Eric Saade cheers the opinions and discussions emerging from his act. They are vital for him being able to continue pursuing his dream. Big artists evoke emotions.
"If you're going to be huge, you have to be an artist that people love or hate. And I think it has turned out a bit like that both with me and with Popular. I always like to take things a bit over the top, with the stage show and everything. And then you get there – people will be annoyed," Eric says.
"But then I just tell them that it's wonderful that they care! If they would just have ignored everything without comment, I would have had a bigger problem, because in that case, I wouldn't have been able to work with music. I'm just so happy that someone cares about what I'm doing."
Photo: Pelle T. Nilsson
"The rules are antiquated"
Presently, Eric Saade is rehearsing his stage performance intensely. The reason for this is the rules of the Eurovision Song Contest. Here, Eric sees a problem. In Melodifestivalen, eight persons are allowed on stage, plus pre-recorded backing vocals.

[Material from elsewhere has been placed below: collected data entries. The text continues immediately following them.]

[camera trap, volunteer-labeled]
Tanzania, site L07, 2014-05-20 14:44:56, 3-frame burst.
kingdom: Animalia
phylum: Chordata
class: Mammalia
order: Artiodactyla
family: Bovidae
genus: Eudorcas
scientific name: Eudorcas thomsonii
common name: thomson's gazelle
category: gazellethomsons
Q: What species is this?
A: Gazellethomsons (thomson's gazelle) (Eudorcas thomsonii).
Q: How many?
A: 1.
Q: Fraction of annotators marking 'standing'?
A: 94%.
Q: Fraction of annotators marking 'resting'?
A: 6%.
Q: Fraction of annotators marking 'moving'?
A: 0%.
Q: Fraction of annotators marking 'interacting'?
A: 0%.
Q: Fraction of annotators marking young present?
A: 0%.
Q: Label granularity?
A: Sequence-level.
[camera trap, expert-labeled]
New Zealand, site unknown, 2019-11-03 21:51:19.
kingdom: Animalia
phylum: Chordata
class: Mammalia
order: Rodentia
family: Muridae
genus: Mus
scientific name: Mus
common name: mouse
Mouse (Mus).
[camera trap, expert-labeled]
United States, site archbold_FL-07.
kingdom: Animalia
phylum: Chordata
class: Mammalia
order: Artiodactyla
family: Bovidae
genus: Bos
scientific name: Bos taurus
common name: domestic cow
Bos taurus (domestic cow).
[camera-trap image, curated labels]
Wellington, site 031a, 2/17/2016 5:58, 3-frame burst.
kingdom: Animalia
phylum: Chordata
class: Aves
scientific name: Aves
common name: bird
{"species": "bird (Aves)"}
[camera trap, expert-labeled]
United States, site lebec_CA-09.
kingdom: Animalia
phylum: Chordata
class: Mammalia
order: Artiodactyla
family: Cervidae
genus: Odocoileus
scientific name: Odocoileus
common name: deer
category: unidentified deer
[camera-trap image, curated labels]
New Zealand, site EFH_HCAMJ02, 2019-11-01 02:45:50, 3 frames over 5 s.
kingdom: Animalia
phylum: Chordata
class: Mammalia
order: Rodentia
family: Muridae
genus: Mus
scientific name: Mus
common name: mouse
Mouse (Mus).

"The Eurovision Song Contest rules are antiquated. Live backing vocals always sound better than pre-recorded, but since you only have six people, you're in trouble with the backing vocals if you have four dancers," he says.
The hard part of the performance with Popular is, in Eric's experience, to manage the singing while simultaneously performing an intense dance show. He practised his original performance of the song for a large part of the autumn.
Wanted: Massive pop acts
Now, he has had to replace three of his four dancers from Melodifestivalen in order to get dancers with the ability to also perform backing vocals. His new crew consists of three combined dancers and backing vocalists and two backing vocalists.
"I think this is why no one has done a big pop act in Eurovision before. Something where the artist really dances all out with his dancers, doing something like street dance in the style of Justin Timberlake. You can't have that if you can't have more persons on stage," he says.
This is where Eric Saade wants to break new ground.
"From what I've heard, we will be like the first ones with a act of this kind in the Eurovision Song Contest. What a challenge! I love tasks like that. My aim is to go there and set a new standard for Eurovision and show everyone that it's possible."
In Eric Saade's dream world, his act will also influence the Contest to change.
"I would like to show that perhaps it's time to make the rules more modern, so that you can have at least ten people involved and have massive pop acts in the show," he says.
Popular: Watch Eric Saade's new video
Eric Saade will perform Popular for Sweden as the 8th entry of the Second Semi-Final in Düsseldorf.